##### Data for this exercise #####
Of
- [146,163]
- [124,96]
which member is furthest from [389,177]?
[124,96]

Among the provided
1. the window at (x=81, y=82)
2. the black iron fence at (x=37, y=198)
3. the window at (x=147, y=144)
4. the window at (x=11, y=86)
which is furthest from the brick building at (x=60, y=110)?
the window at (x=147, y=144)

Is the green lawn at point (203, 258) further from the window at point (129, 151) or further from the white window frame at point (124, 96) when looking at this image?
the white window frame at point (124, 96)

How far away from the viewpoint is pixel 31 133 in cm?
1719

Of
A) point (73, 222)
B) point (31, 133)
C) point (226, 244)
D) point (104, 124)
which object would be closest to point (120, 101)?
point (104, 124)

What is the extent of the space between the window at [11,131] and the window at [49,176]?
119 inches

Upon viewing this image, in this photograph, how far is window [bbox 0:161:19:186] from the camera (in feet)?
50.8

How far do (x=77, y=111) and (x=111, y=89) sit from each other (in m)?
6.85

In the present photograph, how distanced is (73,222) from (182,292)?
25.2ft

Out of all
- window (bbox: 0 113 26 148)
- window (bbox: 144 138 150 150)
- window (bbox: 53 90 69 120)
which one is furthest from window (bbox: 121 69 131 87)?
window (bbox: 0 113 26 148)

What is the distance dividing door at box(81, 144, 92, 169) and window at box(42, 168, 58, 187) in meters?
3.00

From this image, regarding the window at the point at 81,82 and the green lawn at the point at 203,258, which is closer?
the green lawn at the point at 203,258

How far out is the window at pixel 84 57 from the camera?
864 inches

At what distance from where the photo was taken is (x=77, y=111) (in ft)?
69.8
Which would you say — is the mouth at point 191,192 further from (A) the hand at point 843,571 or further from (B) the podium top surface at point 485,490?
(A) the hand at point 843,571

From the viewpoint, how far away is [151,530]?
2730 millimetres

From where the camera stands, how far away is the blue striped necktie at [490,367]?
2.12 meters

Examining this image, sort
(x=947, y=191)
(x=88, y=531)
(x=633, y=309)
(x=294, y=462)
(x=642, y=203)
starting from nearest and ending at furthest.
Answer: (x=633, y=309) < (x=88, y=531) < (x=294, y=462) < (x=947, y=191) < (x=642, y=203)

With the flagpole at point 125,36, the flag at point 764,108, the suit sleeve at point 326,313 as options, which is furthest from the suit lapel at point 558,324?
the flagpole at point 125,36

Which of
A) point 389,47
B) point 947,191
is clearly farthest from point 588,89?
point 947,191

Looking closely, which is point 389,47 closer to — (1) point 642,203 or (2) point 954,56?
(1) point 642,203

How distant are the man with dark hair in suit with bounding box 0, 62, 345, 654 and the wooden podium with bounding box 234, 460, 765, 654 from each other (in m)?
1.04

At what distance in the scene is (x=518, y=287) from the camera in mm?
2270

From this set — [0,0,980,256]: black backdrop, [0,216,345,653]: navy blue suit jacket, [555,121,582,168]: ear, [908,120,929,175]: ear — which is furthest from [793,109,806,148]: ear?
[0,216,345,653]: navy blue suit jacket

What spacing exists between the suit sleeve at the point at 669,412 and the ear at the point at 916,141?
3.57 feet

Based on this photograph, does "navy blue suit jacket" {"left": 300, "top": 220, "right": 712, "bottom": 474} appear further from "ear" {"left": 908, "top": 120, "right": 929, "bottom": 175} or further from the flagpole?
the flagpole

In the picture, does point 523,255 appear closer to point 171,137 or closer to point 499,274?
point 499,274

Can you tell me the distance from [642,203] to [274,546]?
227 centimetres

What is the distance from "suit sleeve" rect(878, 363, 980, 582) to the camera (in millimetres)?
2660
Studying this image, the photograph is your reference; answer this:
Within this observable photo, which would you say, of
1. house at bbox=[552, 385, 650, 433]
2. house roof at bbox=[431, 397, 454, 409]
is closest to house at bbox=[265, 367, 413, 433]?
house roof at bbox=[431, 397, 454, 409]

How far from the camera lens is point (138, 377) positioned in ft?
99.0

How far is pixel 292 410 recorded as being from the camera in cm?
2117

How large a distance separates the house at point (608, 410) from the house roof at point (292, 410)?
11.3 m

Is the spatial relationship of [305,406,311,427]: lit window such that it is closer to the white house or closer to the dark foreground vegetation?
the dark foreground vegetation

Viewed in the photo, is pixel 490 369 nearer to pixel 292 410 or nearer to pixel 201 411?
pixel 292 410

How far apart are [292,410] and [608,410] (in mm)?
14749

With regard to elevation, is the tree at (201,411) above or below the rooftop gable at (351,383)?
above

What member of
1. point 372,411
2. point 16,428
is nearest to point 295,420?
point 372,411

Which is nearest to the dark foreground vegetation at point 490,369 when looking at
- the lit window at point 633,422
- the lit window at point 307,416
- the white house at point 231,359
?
#####
__Brief__: Could you write out all of the records above verbatim, keeping every line as it stands?

__The result__:
Of
- [146,163]
- [124,96]
which member is furthest from [389,177]?
[124,96]

Among the provided
1. the window at (x=81, y=82)
2. the black iron fence at (x=37, y=198)
3. the window at (x=147, y=144)
4. the window at (x=11, y=86)
which is furthest from the brick building at (x=60, y=110)?
the window at (x=147, y=144)

Is the green lawn at point (203, 258) further from the window at point (129, 151) or further from the white window frame at point (124, 96) when looking at this image?
the white window frame at point (124, 96)

How far away from the viewpoint is pixel 31 133 in cm?
1719

Of
A) point (73, 222)
B) point (31, 133)
C) point (226, 244)
D) point (104, 124)
which object would be closest to point (120, 101)?
point (104, 124)

What is the extent of the space between the window at [11,131] and the window at [49,176]?
119 inches

Upon viewing this image, in this photograph, how far is window [bbox 0:161:19:186] from the camera (in feet)?
50.8

How far do (x=77, y=111) and (x=111, y=89) sit from each other (in m)?
6.85

In the present photograph, how distanced is (73,222) from (182,292)?
25.2ft

Out of all
- window (bbox: 0 113 26 148)
- window (bbox: 144 138 150 150)
- window (bbox: 53 90 69 120)
which one is furthest from window (bbox: 121 69 131 87)?
window (bbox: 0 113 26 148)

What is the distance dividing door at box(81, 144, 92, 169) and window at box(42, 168, 58, 187) in meters?
3.00

From this image, regarding the window at the point at 81,82 and the green lawn at the point at 203,258, which is closer?
the green lawn at the point at 203,258

How far out is the window at pixel 84 57 from the camera?
864 inches

At what distance from where the photo was taken is (x=77, y=111) (in ft)?
69.8
Which would you say — is the mouth at point 191,192 further from (A) the hand at point 843,571 or further from (B) the podium top surface at point 485,490?
(A) the hand at point 843,571

From the viewpoint, how far away is [151,530]?
2730 millimetres

From where the camera stands, how far away is the blue striped necktie at [490,367]?
2.12 meters

Examining this image, sort
(x=947, y=191)
(x=88, y=531)
(x=633, y=309)
(x=294, y=462)
(x=642, y=203)
starting from nearest and ending at furthest.
Answer: (x=633, y=309) < (x=88, y=531) < (x=294, y=462) < (x=947, y=191) < (x=642, y=203)

With the flagpole at point 125,36, the flag at point 764,108, the suit sleeve at point 326,313 as options, which is furthest from the suit lapel at point 558,324?
the flagpole at point 125,36

Which of
A) point 389,47
B) point 947,191
is clearly farthest from point 588,89?
point 947,191

Looking closely, which is point 389,47 closer to — (1) point 642,203 or (2) point 954,56?
(1) point 642,203

How distant are the man with dark hair in suit with bounding box 0, 62, 345, 654 and the wooden podium with bounding box 234, 460, 765, 654 from each other (in m)?
1.04

At what distance in the scene is (x=518, y=287) from the camera in mm?
2270

From this set — [0,0,980,256]: black backdrop, [0,216,345,653]: navy blue suit jacket, [555,121,582,168]: ear, [908,120,929,175]: ear — which is furthest from [793,109,806,148]: ear?
[0,216,345,653]: navy blue suit jacket

What spacing exists between the suit sleeve at the point at 669,412 and the ear at the point at 916,141?
3.57 feet

Based on this photograph, does "navy blue suit jacket" {"left": 300, "top": 220, "right": 712, "bottom": 474} appear further from "ear" {"left": 908, "top": 120, "right": 929, "bottom": 175} or further from the flagpole?
the flagpole

In the picture, does point 523,255 appear closer to point 171,137 or closer to point 499,274?
point 499,274

Can you tell me the distance from [642,203] to [274,546]?
227 centimetres

What is the distance from "suit sleeve" rect(878, 363, 980, 582) to the camera (in millimetres)?
2660
Studying this image, the photograph is your reference; answer this:
Within this observable photo, which would you say, of
1. house at bbox=[552, 385, 650, 433]
2. house roof at bbox=[431, 397, 454, 409]
is closest to house at bbox=[265, 367, 413, 433]?
house roof at bbox=[431, 397, 454, 409]

How far from the camera lens is point (138, 377) positioned in ft?
99.0

How far is pixel 292 410 recorded as being from the camera in cm?
2117

How large a distance separates the house at point (608, 410) from the house roof at point (292, 410)?
11.3 m

Is the spatial relationship of [305,406,311,427]: lit window such that it is closer to the white house or closer to the dark foreground vegetation?
the dark foreground vegetation

Viewed in the photo, is pixel 490 369 nearer to pixel 292 410 or nearer to pixel 201 411?
pixel 292 410

How far apart are [292,410] and [608,410] (in mm)?
14749

With regard to elevation, is the tree at (201,411) above or below the rooftop gable at (351,383)?
above

What member of
1. point 372,411
2. point 16,428
is nearest to point 295,420?
point 372,411

Which is nearest to the dark foreground vegetation at point 490,369 when looking at
- the lit window at point 633,422
- the lit window at point 307,416
- the white house at point 231,359
?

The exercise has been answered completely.